* [SUPPLIED TEXT]
* start *
# Anyone know a Dog Trainer in Riverside, CA area?



## marreromcp (Oct 15, 2014)

Hello Everyone,

I wanted to know if anyone has a good dog trainer they could recommend in the Riverside inland empire area of California? I am looking for advance training and schutzhund. If anyone knows or has good reviews let me know!

Thank you!


----------



## mspiker03 (Dec 7, 2006)

I don't know him personally, but a good friend trains with Ted Bellmyer somewhere in that area. And she speaks very highly of him. I believe the website is 5ok9.com

You could also try and find her (my friend) here for more info - her user name is The Stig. She is not on here a lot though.


----------



## duc71 (Jun 16, 2011)
* end *
* [EXERCISE A]
Output the entries word for word, from the line containing "Which is closest" through the last line of the entries, including both of those lines. Leave out the pictures.

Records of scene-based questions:
* start *
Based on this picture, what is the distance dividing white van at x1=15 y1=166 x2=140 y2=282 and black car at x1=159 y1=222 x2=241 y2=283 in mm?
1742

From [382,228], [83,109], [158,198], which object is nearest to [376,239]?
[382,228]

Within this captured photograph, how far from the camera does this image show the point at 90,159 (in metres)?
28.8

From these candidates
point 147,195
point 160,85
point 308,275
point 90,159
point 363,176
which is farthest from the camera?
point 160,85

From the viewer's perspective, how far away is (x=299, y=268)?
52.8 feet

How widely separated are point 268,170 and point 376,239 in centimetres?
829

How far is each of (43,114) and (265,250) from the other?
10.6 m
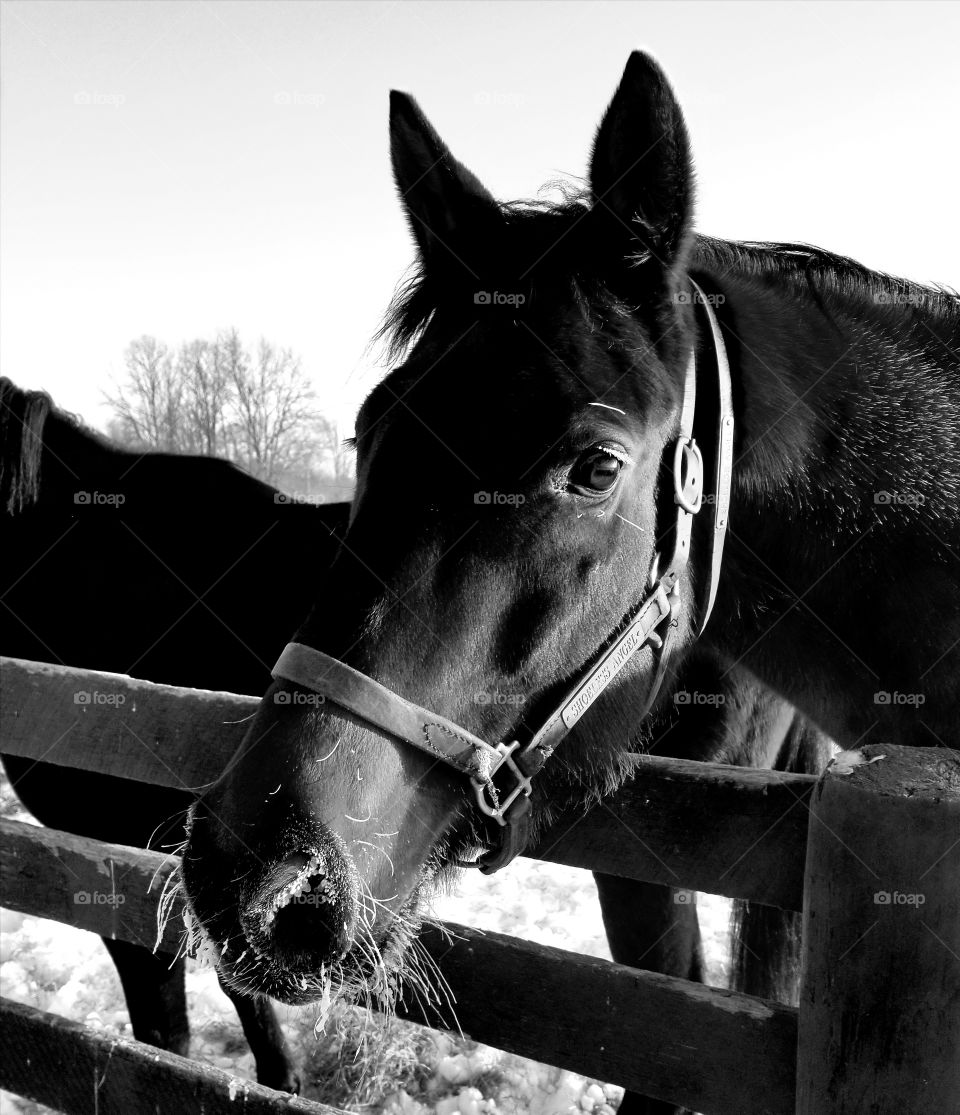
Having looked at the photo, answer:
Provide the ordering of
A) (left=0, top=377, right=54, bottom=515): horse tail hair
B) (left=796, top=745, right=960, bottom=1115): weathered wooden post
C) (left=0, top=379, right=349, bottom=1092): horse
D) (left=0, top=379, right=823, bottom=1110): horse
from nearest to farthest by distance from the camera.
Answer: (left=796, top=745, right=960, bottom=1115): weathered wooden post
(left=0, top=379, right=823, bottom=1110): horse
(left=0, top=379, right=349, bottom=1092): horse
(left=0, top=377, right=54, bottom=515): horse tail hair

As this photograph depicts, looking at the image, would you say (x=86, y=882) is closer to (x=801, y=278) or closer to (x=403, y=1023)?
(x=403, y=1023)

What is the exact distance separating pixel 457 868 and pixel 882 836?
0.86m

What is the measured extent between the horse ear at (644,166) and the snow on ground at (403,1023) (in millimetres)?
2059

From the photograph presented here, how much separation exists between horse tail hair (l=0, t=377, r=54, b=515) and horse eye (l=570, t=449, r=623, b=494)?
3.43 meters

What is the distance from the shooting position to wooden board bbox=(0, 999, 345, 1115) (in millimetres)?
1849

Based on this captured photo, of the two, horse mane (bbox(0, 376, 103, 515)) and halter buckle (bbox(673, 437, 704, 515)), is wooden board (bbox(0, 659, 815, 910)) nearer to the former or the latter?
halter buckle (bbox(673, 437, 704, 515))

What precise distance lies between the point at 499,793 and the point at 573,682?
0.92 ft

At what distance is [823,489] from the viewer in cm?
200

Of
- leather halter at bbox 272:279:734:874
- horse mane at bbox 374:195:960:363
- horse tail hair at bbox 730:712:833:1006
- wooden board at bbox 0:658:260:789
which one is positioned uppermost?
horse mane at bbox 374:195:960:363

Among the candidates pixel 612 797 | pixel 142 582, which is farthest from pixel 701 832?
pixel 142 582

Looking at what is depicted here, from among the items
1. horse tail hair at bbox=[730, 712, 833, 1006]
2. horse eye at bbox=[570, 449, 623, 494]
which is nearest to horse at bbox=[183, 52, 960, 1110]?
horse eye at bbox=[570, 449, 623, 494]

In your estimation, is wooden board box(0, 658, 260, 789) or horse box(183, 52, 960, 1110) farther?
wooden board box(0, 658, 260, 789)

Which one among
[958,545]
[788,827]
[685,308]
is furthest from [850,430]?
[788,827]

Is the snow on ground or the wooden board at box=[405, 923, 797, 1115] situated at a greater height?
the wooden board at box=[405, 923, 797, 1115]
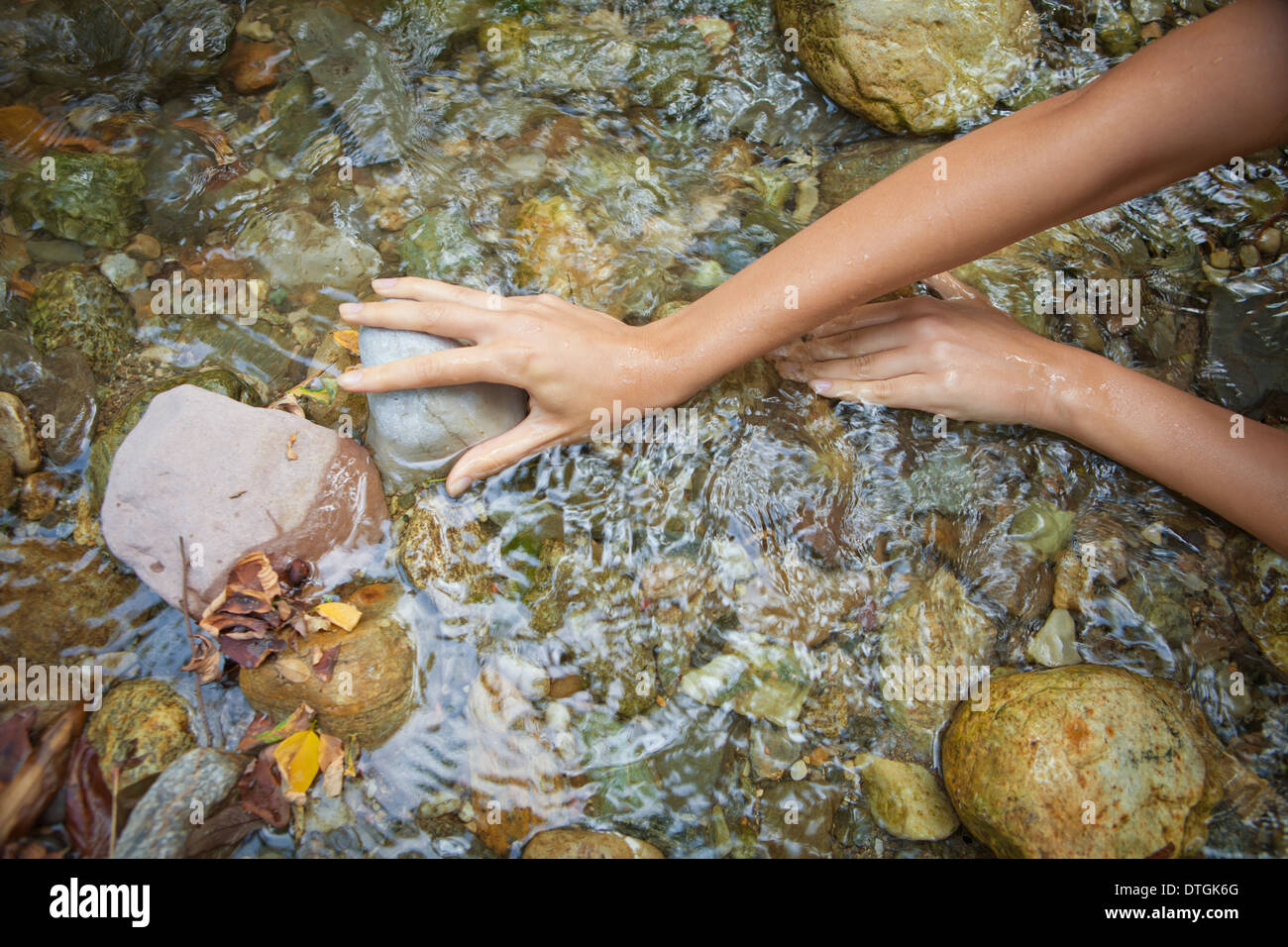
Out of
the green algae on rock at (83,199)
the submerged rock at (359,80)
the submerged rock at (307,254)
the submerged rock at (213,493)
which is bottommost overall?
the submerged rock at (213,493)

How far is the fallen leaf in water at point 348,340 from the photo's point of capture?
302 cm

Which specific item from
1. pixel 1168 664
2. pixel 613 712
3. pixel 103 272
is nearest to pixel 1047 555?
pixel 1168 664

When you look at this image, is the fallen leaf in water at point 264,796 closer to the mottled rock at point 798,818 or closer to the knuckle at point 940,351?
the mottled rock at point 798,818

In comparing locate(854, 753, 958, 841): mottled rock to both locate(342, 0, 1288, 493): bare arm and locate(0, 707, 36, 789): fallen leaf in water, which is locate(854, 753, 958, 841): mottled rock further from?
locate(0, 707, 36, 789): fallen leaf in water

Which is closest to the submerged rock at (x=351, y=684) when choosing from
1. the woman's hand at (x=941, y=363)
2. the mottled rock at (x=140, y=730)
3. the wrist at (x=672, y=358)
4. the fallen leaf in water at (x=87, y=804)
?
the mottled rock at (x=140, y=730)

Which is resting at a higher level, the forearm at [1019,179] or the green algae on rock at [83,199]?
the green algae on rock at [83,199]

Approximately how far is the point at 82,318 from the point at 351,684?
6.27 ft

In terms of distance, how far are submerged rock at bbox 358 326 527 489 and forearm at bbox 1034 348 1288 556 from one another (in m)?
2.18

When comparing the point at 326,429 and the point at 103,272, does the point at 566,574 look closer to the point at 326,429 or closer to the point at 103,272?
the point at 326,429

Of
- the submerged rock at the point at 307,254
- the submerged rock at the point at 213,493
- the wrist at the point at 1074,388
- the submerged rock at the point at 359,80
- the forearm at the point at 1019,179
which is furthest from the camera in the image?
the submerged rock at the point at 359,80

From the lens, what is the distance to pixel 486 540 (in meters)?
2.83

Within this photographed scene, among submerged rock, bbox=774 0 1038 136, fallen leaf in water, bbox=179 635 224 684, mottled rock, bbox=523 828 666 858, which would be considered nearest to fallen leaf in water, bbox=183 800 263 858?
fallen leaf in water, bbox=179 635 224 684

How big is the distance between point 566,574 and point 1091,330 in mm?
2558

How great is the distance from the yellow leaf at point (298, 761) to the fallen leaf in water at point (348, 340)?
4.89 feet
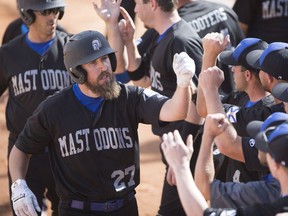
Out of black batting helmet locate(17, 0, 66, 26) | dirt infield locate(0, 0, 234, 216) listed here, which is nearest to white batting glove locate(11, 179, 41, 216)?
black batting helmet locate(17, 0, 66, 26)

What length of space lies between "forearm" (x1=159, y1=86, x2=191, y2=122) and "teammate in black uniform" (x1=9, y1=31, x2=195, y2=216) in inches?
4.2

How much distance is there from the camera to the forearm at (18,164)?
5379 mm

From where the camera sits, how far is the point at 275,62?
518 cm

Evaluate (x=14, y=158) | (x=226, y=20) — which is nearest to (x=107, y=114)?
(x=14, y=158)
* end *
* [EXERCISE B]
Return the whole forum thread about finding a dog trainer word for word.

* [SOLUTION A]
Which is closest to the submerged rock at (x=351, y=684) when choosing from
1. the woman's hand at (x=941, y=363)
2. the mottled rock at (x=140, y=730)
3. the wrist at (x=672, y=358)
4. the fallen leaf in water at (x=87, y=804)
?
the mottled rock at (x=140, y=730)

Which is resting at a higher level, the forearm at [1019,179] or the green algae on rock at [83,199]?
the green algae on rock at [83,199]

Approximately how far is the point at 82,318 from the point at 351,684?
6.27 ft

In terms of distance, how far are submerged rock at bbox 358 326 527 489 and forearm at bbox 1034 348 1288 556 from one another (in m)?
2.18

When comparing the point at 326,429 and the point at 103,272, does the point at 566,574 look closer to the point at 326,429 or closer to the point at 103,272?
the point at 326,429

Of
- the submerged rock at the point at 307,254
- the submerged rock at the point at 213,493
- the wrist at the point at 1074,388
- the submerged rock at the point at 359,80
- the forearm at the point at 1019,179
which is furthest from the camera in the image?
the submerged rock at the point at 359,80

From the lens, what is the distance to pixel 486 540 (in meters)?
2.83

Within this photographed scene, among submerged rock, bbox=774 0 1038 136, fallen leaf in water, bbox=179 635 224 684, mottled rock, bbox=523 828 666 858, which would be considered nearest to fallen leaf in water, bbox=183 800 263 858?
fallen leaf in water, bbox=179 635 224 684

How big is the distance between point 566,574 and point 1091,330 in mm?
2558

How great is the distance from the yellow leaf at point (298, 761) to the fallen leaf in water at point (348, 340)?
4.89 feet
Out of black batting helmet locate(17, 0, 66, 26) | dirt infield locate(0, 0, 234, 216) listed here, which is nearest to white batting glove locate(11, 179, 41, 216)?
black batting helmet locate(17, 0, 66, 26)

What length of space lies between "forearm" (x1=159, y1=86, x2=191, y2=122) and "teammate in black uniform" (x1=9, y1=31, x2=195, y2=216) in inches?
4.2

How much distance is there from the camera to the forearm at (18,164)?
5379 mm

From where the camera sits, how far is the point at 275,62?
518 cm

Evaluate (x=14, y=158) | (x=226, y=20) — which is nearest to (x=107, y=114)?
(x=14, y=158)

* [SOLUTION B]
# Anyone know a Dog Trainer in Riverside, CA area?



## marreromcp (Oct 15, 2014)

Hello Everyone,

I wanted to know if anyone has a good dog trainer they could recommend in the Riverside inland empire area of California? I am looking for advance training and schutzhund. If anyone knows or has good reviews let me know!

Thank you!


----------



## mspiker03 (Dec 7, 2006)

I don't know him personally, but a good friend trains with Ted Bellmyer somewhere in that area. And she speaks very highly of him. I believe the website is 5ok9.com

You could also try and find her (my friend) here for more info - her user name is The Stig. She is not on here a lot though.


----------



## duc71 (Jun 16, 2011)